§ Your instructions
Answer these from the article on the Eastern Suburban Football Conference below.
(a) Which conference administers it?
(b) In what year was the earlier all-sport Eastern Suburban Conference disbanded?
(c) Which school will close at the end of the 2026-27 school year?

§ Excerpted passage
-*-
= Eastern Suburban Football Conference =

Wisconsin high school football conference

The Eastern Suburban Football Conference is a high school football conference with its members located east of the Madison metropolitan area. Founded in 2020 and administered by the Capitol Conference, its member schools are affiliated with the Wisconsin Interscholastic Athletic Association.

== History ==

In February 2019, the WIAA and the Wisconsin Football Coaches Association unveiled a full football-only realignment for Wisconsin's high school athletic conferences. This arrangement was set to begin with the 2020 football season and run on a two-year cycle. The Eastern Suburban Conference name, dormant since the all-sport conference was disbanded in 2001, was resurrected for an eight-member conference including Cambridge, Clinton, Dodgeland, Markesan, Marshall, Palmyra-Eagle, Pardeeville and Waterloo. Six members of the new conference (Cambridge, Dodgeland, Marshall, Palmyra-Eagle, Pardeeville and Waterloo) were also members of the previous conference's football alignment from 1991 to 2000. The new conference was originally referred to as the Capitol Small in preseason realignment materials, but was renamed before starting play and is part of the Capitol Conference's organizational structure. In 2022, Pardeeville exited the Eastern Suburban to join the Trailways Conference, where they had full affiliation. They were replaced by Horicon/Hustisford, formerly of the Capitol Conference for football. Four schools left the Eastern Suburban Conference for the 2024-2025 cycle: Clinton, Dodgeland, Horicon/Hustisford and Palmyra-Eagle. Two outgoing members joined the Capitol Conference (Clinton and Horicon/Hustisford) and two attained full membership in the Trailways Conference (Dodgeland and Palmyra-Eagle). They were replaced by three schools formerly in the Trailways Conference (Deerfield, Fall River/Rio, Pardeeville and Poynette). For the 2026-2027 cycle, the Trailways Conference is whittling down to seven members, losing Deerfield and Fall River/Rio to the Trailways Conference and replacing them with Belleville (SWAL) and Horicon/Hustisford (Capitol). The latter school makes its return from the Capitol Conference, where they were associate members for the previous cycle. 2026 will be the final season for the Horicon/Hustisford football co-operative, after it was announced that Hustisford would close its doors at the end of the 2026-27 school year.
-*-
§ Data for analysis

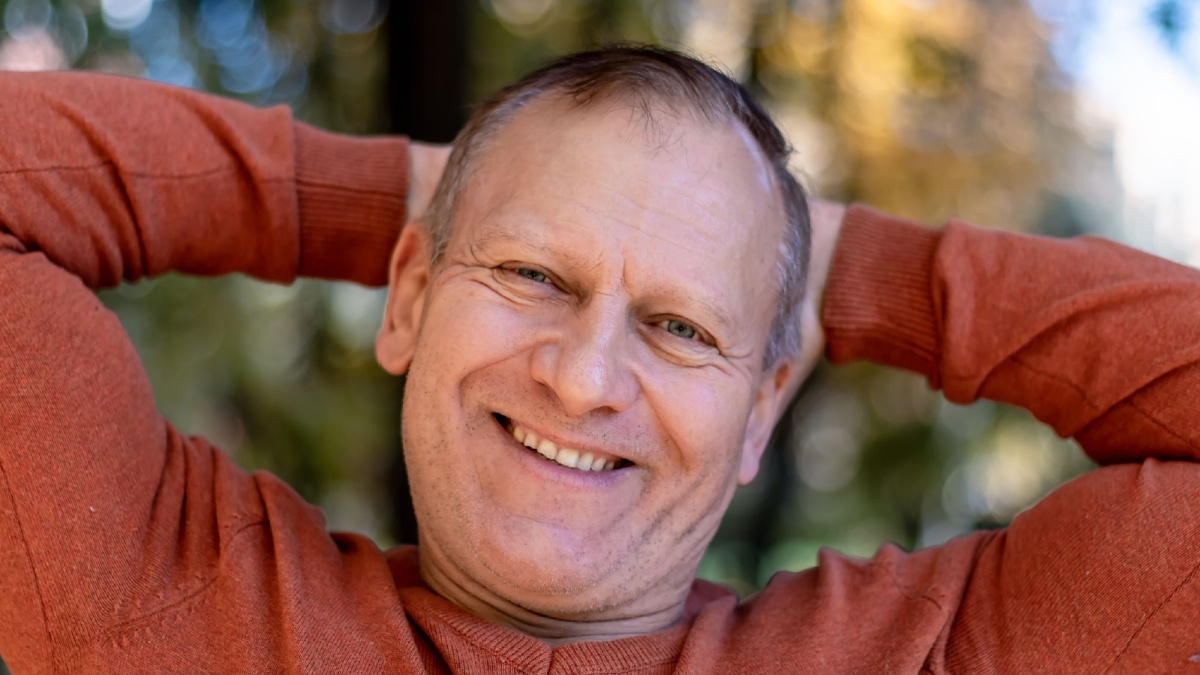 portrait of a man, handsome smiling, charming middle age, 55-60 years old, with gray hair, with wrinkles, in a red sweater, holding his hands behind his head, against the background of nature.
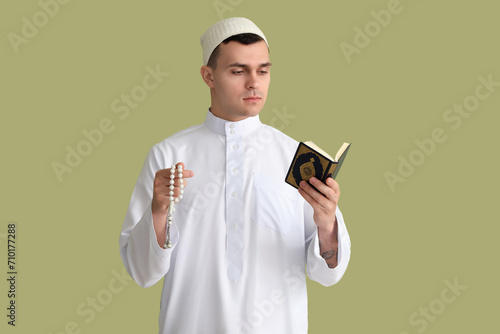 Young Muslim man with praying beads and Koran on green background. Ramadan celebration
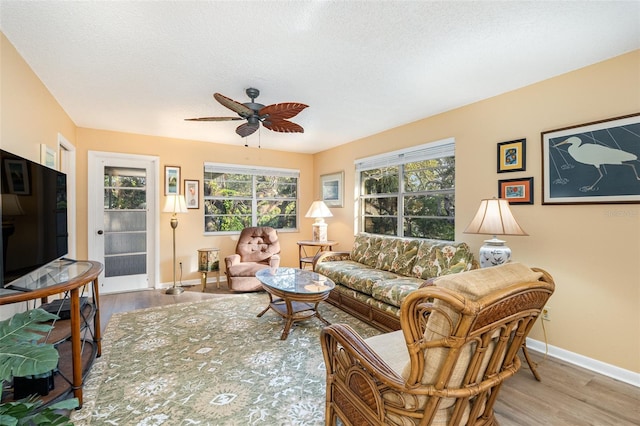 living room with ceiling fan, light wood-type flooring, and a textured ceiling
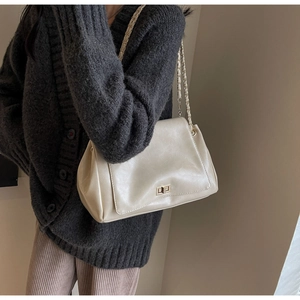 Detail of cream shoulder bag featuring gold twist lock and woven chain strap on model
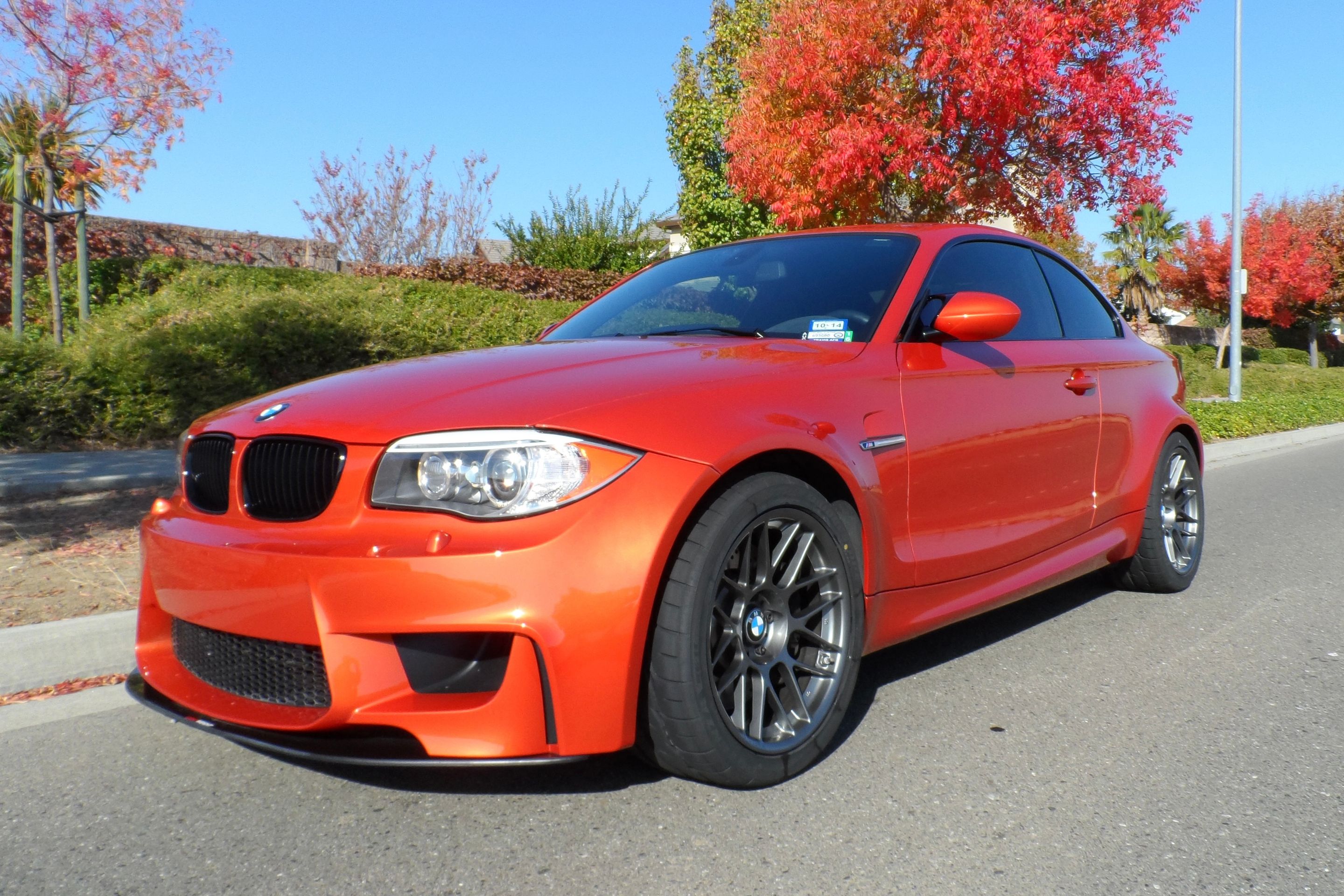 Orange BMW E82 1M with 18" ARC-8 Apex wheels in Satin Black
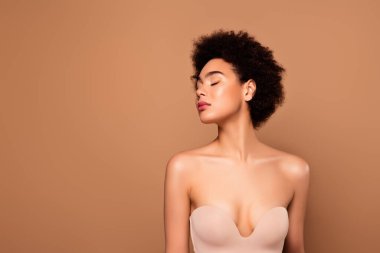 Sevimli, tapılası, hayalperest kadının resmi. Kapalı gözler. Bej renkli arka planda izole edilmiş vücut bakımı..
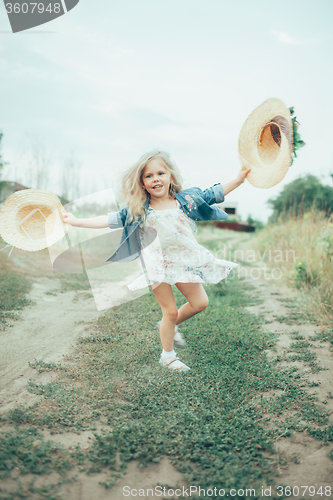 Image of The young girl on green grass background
-*-
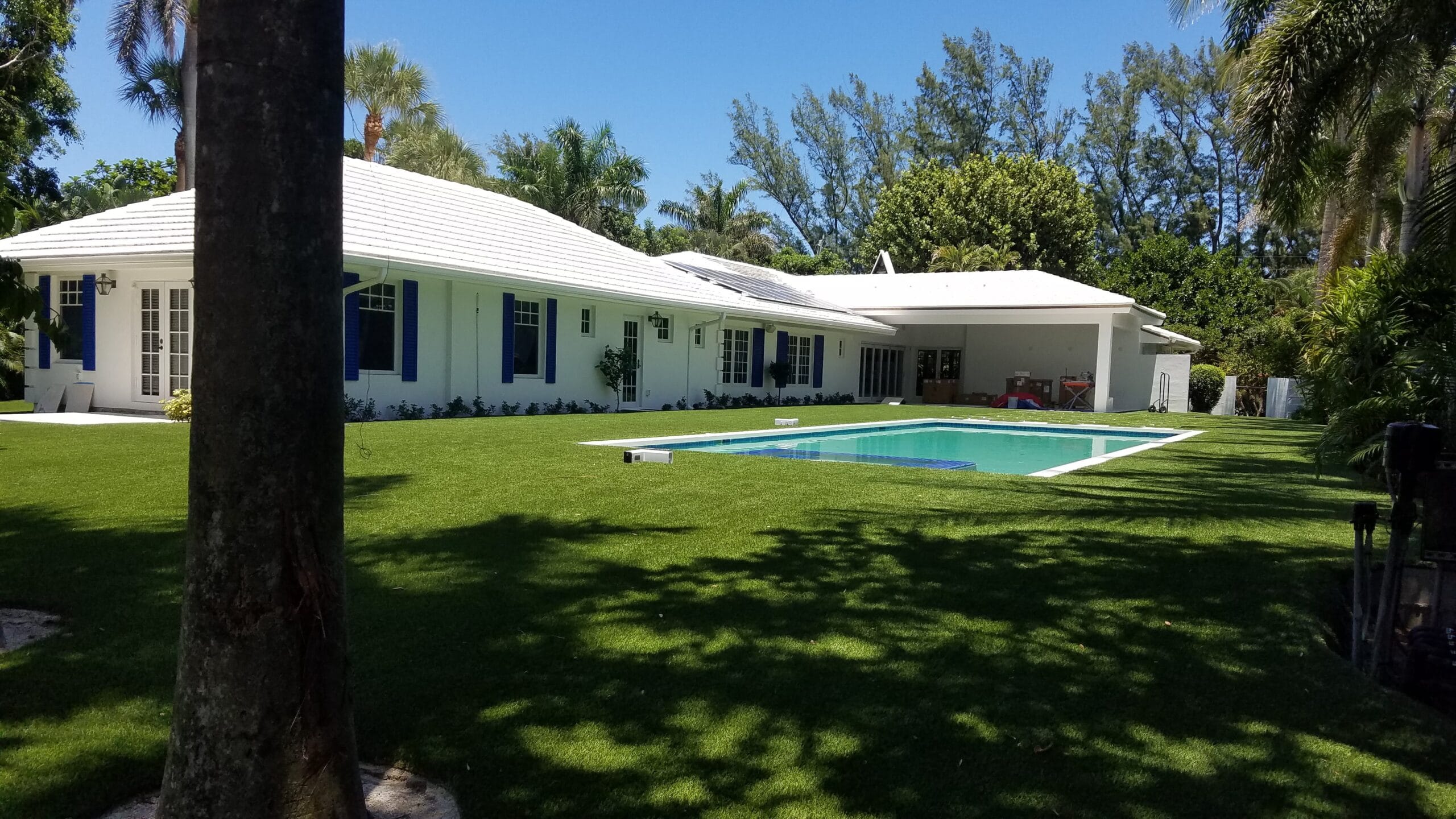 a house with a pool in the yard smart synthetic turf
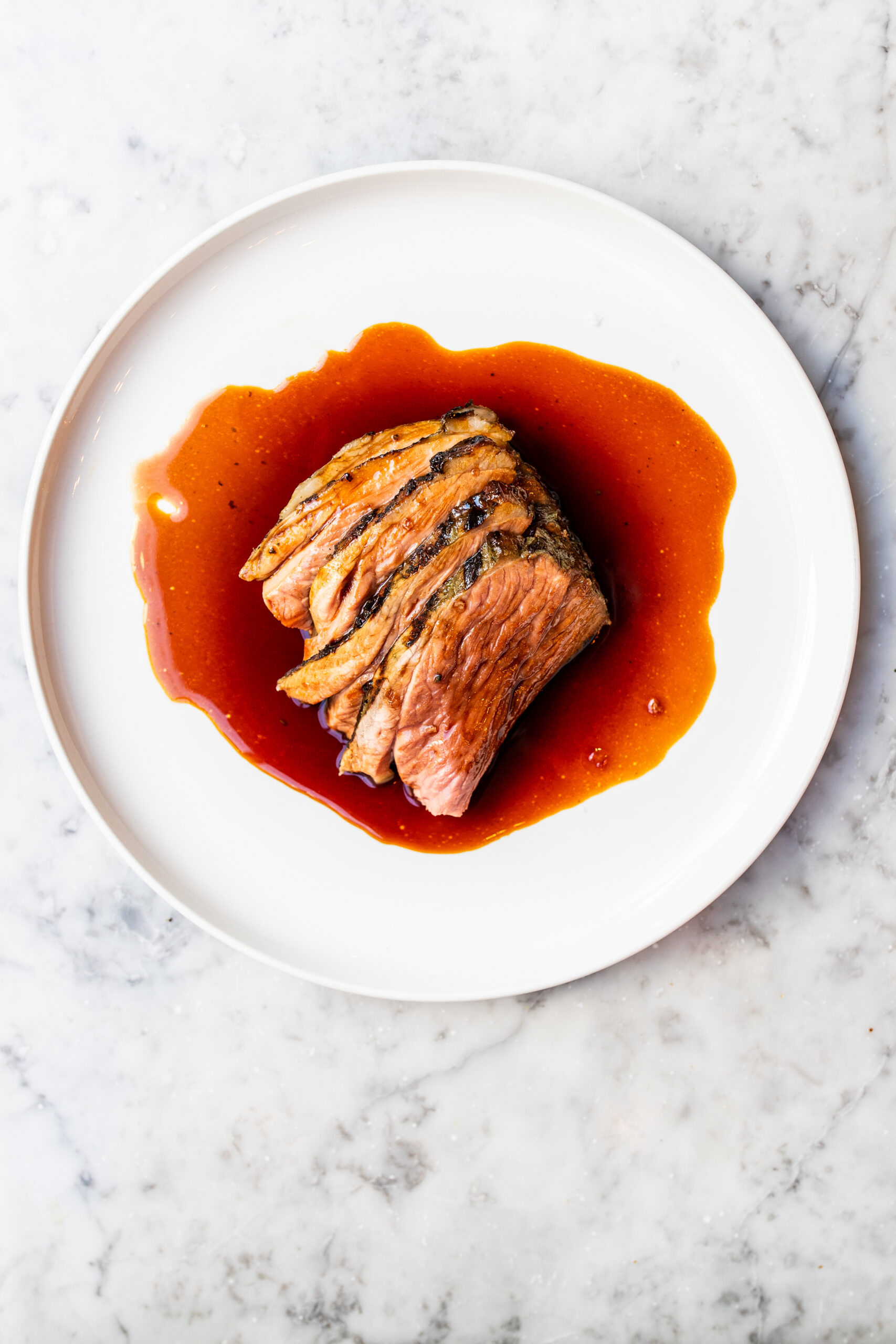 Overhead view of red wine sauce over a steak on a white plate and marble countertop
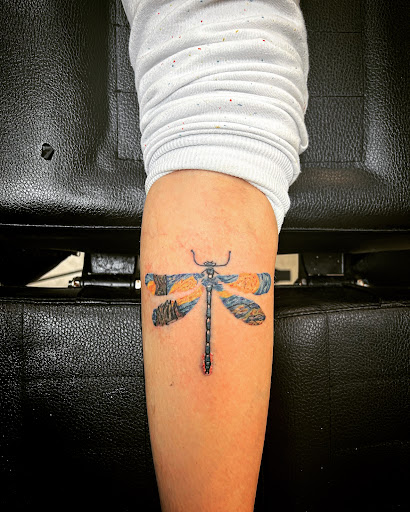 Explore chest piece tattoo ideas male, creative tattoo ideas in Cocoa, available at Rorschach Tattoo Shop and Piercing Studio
-*-
§ Worked solution
(a) The Capitol Conference
(b) 2001
(c) Hustisford